Miscarriage - tragic imagery I can’t escape
Jan 25
TRIGGER WARNING - miscarriage and a recount of miscarrying at home.
I had a miscarriage; and I am having difficulty talking about it.
It was something I tried to prepare myself for. Two women close to me had experienced the same loss in the couple of months leading up to my pregnancy. How could I think that I was immune?
Everyone I know knows someone who has been through this, if they haven’t themselves. This is somewhat comforting – I am normal, I did nothing wrong, it happens and we should talk about it. But at the same time, the normalisation of this huge thing happening has also made me feel like its significance is lessened. I am not saying I haven’t received support, I’ve experienced nothing but. I could talk to any one of my friends or family if I felt like I could take the leap. But I can’t. At least not yet. Not while I am still bleeding, still replaying every awful moment in my head.
I was shocked to find out I was pregnant.
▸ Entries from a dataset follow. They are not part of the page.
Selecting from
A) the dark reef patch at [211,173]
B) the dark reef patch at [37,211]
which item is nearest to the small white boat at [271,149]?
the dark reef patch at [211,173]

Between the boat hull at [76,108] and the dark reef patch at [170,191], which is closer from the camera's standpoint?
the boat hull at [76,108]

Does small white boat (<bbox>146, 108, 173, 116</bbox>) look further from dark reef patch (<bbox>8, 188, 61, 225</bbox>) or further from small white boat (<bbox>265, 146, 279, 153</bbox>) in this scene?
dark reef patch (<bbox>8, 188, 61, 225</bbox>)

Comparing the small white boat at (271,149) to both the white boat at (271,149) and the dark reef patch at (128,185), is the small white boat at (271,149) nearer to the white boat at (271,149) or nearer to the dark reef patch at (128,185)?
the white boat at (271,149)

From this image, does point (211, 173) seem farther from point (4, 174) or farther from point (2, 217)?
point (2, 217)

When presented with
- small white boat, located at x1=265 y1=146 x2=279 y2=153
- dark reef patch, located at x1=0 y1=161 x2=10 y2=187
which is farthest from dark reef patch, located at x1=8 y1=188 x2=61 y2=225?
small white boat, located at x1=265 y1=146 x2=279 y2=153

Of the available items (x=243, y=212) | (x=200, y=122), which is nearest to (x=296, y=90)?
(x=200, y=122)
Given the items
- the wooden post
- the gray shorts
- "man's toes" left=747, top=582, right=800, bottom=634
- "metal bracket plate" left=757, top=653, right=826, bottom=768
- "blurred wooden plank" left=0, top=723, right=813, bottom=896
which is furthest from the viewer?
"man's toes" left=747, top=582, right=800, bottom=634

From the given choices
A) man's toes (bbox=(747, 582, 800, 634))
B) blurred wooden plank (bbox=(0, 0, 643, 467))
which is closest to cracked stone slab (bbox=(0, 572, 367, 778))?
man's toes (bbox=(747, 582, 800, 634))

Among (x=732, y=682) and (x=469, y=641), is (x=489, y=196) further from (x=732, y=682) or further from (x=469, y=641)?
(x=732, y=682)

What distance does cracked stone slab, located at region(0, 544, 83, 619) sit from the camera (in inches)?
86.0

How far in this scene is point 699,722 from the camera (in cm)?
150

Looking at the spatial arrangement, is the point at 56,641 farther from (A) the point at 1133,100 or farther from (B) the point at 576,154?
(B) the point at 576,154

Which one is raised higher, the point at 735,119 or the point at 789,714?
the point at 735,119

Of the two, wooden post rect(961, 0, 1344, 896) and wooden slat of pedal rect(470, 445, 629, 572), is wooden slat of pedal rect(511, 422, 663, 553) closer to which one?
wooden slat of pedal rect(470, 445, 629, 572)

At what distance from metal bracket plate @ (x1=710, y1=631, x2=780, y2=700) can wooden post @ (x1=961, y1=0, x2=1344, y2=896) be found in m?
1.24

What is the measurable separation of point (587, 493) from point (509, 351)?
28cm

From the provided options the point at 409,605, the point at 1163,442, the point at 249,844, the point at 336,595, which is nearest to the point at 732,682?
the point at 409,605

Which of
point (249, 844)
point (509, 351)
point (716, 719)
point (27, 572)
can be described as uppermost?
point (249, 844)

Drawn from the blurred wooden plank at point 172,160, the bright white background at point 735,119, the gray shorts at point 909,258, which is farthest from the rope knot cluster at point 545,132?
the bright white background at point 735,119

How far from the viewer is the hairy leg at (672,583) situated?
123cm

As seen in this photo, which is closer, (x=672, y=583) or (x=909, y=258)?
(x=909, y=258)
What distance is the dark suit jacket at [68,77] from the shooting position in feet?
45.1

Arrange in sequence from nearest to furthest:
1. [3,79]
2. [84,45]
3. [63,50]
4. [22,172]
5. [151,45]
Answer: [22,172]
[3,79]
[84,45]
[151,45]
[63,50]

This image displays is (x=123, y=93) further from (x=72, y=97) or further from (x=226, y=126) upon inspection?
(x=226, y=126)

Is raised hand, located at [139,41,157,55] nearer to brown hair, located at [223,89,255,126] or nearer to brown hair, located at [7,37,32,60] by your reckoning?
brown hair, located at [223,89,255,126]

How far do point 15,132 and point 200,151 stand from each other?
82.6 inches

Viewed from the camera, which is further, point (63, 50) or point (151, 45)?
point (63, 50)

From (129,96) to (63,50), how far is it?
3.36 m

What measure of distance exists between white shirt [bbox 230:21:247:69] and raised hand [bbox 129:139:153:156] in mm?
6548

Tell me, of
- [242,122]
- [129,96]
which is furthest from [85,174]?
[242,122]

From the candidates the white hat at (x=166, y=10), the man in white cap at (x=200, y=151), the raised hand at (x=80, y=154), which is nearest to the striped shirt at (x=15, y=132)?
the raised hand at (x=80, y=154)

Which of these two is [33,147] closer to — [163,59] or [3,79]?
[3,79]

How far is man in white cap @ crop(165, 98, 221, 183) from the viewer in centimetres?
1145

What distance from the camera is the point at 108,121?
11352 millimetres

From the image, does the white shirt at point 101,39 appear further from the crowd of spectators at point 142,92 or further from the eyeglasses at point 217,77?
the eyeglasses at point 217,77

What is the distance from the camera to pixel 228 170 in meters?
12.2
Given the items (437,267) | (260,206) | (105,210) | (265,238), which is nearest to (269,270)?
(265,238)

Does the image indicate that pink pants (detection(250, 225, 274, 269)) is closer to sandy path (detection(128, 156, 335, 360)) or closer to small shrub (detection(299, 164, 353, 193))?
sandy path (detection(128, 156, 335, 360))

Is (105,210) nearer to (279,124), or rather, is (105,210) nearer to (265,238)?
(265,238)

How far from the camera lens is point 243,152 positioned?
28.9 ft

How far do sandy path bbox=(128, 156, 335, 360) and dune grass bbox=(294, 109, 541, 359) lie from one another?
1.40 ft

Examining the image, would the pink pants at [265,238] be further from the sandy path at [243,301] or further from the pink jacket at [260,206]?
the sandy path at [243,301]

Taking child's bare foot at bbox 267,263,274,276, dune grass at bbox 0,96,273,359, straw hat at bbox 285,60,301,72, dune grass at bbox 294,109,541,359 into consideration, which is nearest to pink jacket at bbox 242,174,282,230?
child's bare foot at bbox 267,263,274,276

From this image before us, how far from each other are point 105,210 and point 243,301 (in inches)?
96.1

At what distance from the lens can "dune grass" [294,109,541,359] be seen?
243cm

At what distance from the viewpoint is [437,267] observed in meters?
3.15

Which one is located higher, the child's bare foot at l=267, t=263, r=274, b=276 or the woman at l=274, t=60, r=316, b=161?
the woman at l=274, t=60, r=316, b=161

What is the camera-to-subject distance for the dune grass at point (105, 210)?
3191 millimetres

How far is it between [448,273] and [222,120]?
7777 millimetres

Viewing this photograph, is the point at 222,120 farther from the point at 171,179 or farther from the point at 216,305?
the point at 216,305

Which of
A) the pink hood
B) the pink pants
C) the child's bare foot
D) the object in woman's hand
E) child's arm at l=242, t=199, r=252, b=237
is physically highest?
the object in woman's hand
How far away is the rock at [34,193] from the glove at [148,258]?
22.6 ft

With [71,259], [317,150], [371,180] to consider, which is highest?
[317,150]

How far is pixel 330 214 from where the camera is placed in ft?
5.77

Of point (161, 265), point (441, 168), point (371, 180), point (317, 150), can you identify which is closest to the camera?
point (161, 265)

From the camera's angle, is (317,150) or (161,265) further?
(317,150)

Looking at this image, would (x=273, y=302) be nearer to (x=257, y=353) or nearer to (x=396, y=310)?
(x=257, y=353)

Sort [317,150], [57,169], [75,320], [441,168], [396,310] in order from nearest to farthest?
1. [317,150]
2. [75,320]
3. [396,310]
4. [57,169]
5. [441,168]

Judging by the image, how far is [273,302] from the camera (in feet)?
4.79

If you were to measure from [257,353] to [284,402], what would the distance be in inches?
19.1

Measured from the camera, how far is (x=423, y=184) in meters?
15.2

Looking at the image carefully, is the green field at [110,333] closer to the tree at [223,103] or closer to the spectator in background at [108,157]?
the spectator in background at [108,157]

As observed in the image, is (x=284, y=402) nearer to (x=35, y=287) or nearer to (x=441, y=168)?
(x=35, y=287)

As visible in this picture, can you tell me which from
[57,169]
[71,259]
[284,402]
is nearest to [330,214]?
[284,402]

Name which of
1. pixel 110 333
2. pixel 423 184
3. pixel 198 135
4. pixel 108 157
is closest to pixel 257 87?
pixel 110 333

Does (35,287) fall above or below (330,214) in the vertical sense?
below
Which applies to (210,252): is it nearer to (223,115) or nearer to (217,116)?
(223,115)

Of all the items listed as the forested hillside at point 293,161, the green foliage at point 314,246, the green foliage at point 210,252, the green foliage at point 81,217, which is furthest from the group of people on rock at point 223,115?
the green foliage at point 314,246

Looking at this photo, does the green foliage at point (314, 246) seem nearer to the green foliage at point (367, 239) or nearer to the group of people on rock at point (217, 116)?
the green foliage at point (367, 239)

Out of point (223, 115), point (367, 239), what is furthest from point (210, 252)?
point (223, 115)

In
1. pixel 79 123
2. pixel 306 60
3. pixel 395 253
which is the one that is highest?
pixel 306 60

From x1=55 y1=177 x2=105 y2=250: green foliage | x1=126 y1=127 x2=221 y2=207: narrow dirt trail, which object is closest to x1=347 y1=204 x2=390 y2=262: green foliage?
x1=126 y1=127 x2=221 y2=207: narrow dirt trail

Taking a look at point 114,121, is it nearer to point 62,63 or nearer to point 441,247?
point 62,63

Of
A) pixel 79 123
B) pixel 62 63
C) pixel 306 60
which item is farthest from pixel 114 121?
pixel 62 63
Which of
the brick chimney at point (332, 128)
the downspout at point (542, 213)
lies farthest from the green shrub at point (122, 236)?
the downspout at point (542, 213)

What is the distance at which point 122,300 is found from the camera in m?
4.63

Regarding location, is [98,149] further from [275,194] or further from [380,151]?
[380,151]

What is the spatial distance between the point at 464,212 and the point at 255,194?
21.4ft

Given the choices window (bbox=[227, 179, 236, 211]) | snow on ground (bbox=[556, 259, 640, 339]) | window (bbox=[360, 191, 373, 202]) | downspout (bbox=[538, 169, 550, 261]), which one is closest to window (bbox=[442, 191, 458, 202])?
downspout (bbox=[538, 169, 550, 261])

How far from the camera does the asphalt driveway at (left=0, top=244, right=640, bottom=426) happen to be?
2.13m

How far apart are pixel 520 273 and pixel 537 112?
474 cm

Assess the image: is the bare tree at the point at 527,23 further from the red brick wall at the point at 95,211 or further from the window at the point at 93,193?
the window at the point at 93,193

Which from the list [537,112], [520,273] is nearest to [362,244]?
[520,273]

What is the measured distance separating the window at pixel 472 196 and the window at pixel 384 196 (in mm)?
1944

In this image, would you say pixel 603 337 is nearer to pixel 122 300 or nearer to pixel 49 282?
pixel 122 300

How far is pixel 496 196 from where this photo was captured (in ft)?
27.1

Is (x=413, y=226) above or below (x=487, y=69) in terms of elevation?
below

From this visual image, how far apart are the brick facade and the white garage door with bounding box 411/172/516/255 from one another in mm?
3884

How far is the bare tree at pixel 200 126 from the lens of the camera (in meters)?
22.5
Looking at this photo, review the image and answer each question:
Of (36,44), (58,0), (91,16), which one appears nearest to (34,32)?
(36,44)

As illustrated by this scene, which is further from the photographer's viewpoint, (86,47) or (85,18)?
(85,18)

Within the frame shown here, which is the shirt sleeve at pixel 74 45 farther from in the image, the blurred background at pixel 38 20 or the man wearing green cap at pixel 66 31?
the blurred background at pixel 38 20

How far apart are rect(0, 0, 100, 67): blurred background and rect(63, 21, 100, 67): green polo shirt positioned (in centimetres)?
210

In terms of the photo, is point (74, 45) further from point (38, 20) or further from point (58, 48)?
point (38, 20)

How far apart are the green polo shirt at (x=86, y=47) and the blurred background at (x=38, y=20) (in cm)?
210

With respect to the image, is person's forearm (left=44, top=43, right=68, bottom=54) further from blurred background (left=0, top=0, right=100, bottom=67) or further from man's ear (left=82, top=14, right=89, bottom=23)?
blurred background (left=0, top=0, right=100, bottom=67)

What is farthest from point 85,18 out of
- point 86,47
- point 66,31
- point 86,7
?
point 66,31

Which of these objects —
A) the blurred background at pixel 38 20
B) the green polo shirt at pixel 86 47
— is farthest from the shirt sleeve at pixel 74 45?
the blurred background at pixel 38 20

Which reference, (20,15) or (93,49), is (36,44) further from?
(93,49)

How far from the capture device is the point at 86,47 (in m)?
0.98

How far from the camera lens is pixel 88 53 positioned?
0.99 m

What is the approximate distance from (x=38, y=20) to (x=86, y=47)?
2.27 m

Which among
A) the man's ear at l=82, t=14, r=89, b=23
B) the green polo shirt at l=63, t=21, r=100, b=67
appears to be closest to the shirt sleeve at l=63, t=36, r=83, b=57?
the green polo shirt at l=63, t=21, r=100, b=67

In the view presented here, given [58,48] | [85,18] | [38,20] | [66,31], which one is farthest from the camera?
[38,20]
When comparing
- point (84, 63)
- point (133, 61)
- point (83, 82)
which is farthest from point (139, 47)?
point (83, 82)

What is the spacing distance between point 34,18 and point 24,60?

Shocked, overwhelmed, and not all that happy. I felt so guilty, for not feeling happier, for not being perfect leading up to the pregnancy. I’d planned on being so much healthier – fitter, leaner, on drinking less coffee, less alcohol. None of it was what I thought. Plus I’d just suffered a burst ovarian cyst, an intensely painful experience, and I was not feeling positive about my reproductive system.
After a positive home pregnancy test, the following week I found very isolating. I felt I couldn’t talk to anyone about it. I didn’t want to overwhelm my husband, and it was so early we didn’t want to tell people until we’d confirmed with a blood test. Not talking to people was so hard, and my husband and I barely saw each other because of work.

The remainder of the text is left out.